Parigala (Pəriqala, literally Fairy Castle) is considered one of Azerbaijan's lesser-known archeological treasures and historical mysteries. The site consists of a limestone brick structure of three rooms with a window, built 300 metres up the side of a cliff in the foothills of the Caucasus Mountains near the village of Chardaghlar in northwest Azerbaijan.
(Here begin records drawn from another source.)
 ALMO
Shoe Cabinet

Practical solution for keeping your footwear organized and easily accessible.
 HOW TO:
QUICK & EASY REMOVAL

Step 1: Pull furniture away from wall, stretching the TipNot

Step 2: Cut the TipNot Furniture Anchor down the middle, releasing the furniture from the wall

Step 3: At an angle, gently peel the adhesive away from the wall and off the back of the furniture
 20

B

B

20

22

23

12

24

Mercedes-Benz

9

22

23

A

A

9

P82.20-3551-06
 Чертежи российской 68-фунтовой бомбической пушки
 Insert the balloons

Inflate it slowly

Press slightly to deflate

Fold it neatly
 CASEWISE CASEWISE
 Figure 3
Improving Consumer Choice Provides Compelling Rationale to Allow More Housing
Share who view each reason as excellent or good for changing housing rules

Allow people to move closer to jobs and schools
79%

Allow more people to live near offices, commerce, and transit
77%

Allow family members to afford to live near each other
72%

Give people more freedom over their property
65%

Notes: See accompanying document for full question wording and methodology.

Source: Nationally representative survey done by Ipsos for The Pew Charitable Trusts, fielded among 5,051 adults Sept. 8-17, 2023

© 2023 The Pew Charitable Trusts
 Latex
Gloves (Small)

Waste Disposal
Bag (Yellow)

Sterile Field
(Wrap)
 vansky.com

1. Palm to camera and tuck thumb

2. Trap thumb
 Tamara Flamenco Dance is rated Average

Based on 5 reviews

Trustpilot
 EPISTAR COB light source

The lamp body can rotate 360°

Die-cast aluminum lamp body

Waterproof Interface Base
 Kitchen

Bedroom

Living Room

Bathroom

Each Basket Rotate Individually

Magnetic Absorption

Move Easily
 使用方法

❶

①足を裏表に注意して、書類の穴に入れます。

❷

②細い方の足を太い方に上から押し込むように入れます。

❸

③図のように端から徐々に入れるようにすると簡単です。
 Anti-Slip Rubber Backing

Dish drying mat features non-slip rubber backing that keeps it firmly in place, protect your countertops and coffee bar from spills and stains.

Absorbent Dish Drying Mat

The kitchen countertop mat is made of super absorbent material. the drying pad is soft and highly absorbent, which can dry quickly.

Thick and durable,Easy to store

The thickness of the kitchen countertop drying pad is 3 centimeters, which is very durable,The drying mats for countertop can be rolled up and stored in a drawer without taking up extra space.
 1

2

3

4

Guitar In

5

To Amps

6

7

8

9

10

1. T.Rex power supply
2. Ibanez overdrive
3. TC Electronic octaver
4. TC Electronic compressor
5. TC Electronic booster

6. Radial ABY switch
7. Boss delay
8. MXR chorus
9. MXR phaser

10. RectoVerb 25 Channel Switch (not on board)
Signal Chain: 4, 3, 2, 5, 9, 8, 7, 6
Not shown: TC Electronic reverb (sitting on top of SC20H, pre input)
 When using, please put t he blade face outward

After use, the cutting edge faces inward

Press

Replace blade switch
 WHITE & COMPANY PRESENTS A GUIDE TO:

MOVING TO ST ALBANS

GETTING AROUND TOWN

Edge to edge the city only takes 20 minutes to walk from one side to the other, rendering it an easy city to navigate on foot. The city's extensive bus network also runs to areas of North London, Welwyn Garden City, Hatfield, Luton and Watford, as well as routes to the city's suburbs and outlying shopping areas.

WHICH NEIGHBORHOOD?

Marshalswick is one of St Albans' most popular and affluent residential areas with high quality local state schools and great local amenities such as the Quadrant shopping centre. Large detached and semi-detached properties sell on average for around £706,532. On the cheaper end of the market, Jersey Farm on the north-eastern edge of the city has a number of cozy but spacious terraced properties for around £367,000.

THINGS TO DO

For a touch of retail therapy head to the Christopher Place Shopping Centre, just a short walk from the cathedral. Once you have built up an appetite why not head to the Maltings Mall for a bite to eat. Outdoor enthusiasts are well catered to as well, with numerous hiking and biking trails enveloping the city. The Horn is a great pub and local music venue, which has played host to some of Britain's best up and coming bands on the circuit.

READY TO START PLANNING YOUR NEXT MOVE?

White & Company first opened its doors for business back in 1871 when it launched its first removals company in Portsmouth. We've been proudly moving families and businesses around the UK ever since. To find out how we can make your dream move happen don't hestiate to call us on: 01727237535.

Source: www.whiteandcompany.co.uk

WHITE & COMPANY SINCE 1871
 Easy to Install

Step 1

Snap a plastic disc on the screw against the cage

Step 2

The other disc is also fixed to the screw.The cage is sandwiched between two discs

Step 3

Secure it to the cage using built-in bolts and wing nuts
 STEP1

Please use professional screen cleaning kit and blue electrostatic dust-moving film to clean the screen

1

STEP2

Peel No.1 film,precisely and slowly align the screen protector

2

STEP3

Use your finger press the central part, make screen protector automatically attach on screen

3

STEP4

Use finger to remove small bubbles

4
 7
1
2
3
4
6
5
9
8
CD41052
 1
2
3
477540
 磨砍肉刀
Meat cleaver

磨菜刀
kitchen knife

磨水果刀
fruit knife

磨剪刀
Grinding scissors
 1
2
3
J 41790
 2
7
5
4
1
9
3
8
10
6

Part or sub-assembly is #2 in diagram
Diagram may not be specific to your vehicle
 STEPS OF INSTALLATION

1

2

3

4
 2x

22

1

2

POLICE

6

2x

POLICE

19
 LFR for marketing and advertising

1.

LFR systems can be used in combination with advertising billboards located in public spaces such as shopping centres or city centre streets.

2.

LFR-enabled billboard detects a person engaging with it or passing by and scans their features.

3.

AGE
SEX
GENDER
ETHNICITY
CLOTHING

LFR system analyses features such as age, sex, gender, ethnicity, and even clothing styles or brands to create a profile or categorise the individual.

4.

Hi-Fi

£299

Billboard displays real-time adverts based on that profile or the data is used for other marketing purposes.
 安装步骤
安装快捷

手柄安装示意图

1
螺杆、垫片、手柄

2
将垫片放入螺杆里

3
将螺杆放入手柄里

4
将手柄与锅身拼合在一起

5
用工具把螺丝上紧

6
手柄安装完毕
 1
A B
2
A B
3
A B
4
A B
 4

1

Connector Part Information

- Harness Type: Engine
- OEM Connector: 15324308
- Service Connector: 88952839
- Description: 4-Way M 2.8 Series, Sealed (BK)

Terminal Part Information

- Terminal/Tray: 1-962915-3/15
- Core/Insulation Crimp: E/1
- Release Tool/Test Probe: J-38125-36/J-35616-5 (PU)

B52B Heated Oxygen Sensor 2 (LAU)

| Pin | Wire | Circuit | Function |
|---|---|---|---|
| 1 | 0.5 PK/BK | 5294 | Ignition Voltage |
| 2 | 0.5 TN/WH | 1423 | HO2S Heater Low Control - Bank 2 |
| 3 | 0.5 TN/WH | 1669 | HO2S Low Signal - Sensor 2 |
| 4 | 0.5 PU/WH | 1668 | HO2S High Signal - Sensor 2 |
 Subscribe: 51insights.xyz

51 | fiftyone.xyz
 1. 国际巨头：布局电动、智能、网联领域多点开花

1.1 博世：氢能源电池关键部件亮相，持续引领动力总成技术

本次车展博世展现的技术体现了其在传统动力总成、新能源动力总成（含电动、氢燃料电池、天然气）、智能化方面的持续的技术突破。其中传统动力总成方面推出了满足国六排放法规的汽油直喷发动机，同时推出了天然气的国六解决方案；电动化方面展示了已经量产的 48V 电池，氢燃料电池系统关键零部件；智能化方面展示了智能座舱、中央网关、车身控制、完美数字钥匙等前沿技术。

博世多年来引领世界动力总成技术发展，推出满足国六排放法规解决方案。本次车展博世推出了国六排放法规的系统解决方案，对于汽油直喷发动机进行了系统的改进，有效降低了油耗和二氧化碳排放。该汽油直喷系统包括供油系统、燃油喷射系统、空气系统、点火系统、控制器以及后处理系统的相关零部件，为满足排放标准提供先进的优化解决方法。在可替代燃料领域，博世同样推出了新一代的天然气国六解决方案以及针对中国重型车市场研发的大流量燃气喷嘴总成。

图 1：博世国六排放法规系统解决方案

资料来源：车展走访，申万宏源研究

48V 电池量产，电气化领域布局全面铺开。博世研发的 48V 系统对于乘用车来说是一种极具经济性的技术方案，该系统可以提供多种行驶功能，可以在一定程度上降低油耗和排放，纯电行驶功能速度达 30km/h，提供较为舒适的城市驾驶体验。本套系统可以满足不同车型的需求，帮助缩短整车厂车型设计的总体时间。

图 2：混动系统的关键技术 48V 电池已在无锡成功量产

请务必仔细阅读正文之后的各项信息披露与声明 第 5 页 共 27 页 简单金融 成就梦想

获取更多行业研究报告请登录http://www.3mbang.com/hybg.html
The structure is believed to have been built during the Caucasian Albanian period sometime between the fourth and eighth centuries. Few visit, as it sits in a remote part of Azerbaijan and requires much effort to access. The site includes a forty-metre stairway reinforced with oak beams and also a covered walkway. Local guides have erected a ladder to access the site, which requires considerable strength and mountaineering skill to access. The site is in a state of good repair, although the top of the stairway has been separated from the rock, perhaps by an earthquake. Wear on the limestone suggests that the structure was long inhabited.

== History ==
=== Origins of the site ===
Parigala is a literal translation of "Fairy Castle", and Pari is also a female name. According to legend, Pari - a beautiful woman during the Genghis Khan (1155-1227) period - became the focus of a Mongol warlord who requested permission of her father that she join his harem. Pari had other plans. She had the castle built to allow her to flee the warlord and eventually she leapt from it to her death on the rocks below.

It has more realistically been speculated that the structure was built as a monastery for harried monks during the early Christian period, although much archaeological research remains to be done to determine the origins of the site.